The presence of symptoms appears associated with increased risk of transmission. Evidence suggests that transmission from mild cases is limited, and there is currently a lack of evidence to understand transmission from asymptomatic cases. There has been no evidence of sustained community human-to-human transmission.
Clinically at-risk groups
Studies suggest that older patients, patients with underlying conditions (including diabetes, hypertension, chronic cardiac and renal disease) and patients who are immunosuppressed are at higher risk of severe and fatal disease from MERS-CoV.
Virus survival
MERS-CoV remains viable at 48 hours at 20°C and 40% relative humidity, which is comparable to an indoor environment on plastic and metal surfaces.
MERS-CoV virions are sensitive to heat, lipid solvents, non-ionic detergents, oxidising agents and ultraviolet light.
In aerosol experiments, MERS-CoV retains most of its viability at 20°C and 40% relative humidity. However, viability decreases at higher temperatures or higher levels of relative humidity.
In unpasteurised camel milk, MERS-CoV remains viable beyond 72 hours after introduction, but infectious viruses have not been found after pasteurisation.
MERS-CoV is less stable than SARS-CoV-2 in the environment and is susceptible to sodium hypochlorite 1,000 ppm with a contact time of one minute.
Implications
MERS-CoV is classed as a high consequence infectious disease (HCID) and therefore requires management through HCID pathways in healthcare settings utilising agreed HCID protocols to ensure staff safety.
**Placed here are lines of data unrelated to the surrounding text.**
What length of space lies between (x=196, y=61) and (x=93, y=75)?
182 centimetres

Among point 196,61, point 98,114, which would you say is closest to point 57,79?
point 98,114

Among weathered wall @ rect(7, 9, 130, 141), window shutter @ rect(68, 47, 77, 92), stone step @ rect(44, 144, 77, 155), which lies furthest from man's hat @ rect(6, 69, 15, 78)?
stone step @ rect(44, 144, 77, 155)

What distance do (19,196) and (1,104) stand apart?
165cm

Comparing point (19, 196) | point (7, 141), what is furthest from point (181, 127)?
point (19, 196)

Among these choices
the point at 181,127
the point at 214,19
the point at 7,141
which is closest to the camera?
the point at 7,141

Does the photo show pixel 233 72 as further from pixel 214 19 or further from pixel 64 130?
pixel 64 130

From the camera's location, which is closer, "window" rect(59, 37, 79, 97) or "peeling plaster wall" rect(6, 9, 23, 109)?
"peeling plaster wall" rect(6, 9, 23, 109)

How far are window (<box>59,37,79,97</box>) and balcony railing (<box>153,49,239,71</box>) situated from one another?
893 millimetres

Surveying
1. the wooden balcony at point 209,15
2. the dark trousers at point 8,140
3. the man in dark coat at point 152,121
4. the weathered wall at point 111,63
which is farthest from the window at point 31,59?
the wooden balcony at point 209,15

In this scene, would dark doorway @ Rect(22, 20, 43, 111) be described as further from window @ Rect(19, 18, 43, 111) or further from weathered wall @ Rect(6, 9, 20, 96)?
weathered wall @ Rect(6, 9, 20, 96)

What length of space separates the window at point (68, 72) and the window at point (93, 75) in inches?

Patients who are under investigation or confirmed to have MERS-CoV infection should be isolated in an airborne infection isolation room and be placed on strict contact, droplet, and airborne precautions.
Personal protective equipment (PPE)
MERS-CoV is classed as a HCID. Information on safe systems of working and PPE requirements for suspected and confirmed HCIDs can be found in the NIPCM and the Addendum on HCID PPE.
Cleaning and decontamination
Linen and laundry from suspected and confirmed cases should be managed as infectious linen and laundry in accordance with Health Technical Memorandum 01-04: Decontamination of linen for health and social care. Waste generated in the care of patients with MERS-CoV infection, including laboratory waste and used PPE, is considered Category B waste, and should be handled in accordance with HTM 07-01 Safe and sustainable management of healthcare waste.
Rooms occupied by suspected or confirmed cases of MERS-CoV should be terminally cleaned followed using a bleach-based disinfectant. MERS-CoV can be inactivated by sodium hypochlorite 1,000 ppm with a contact time of one minute.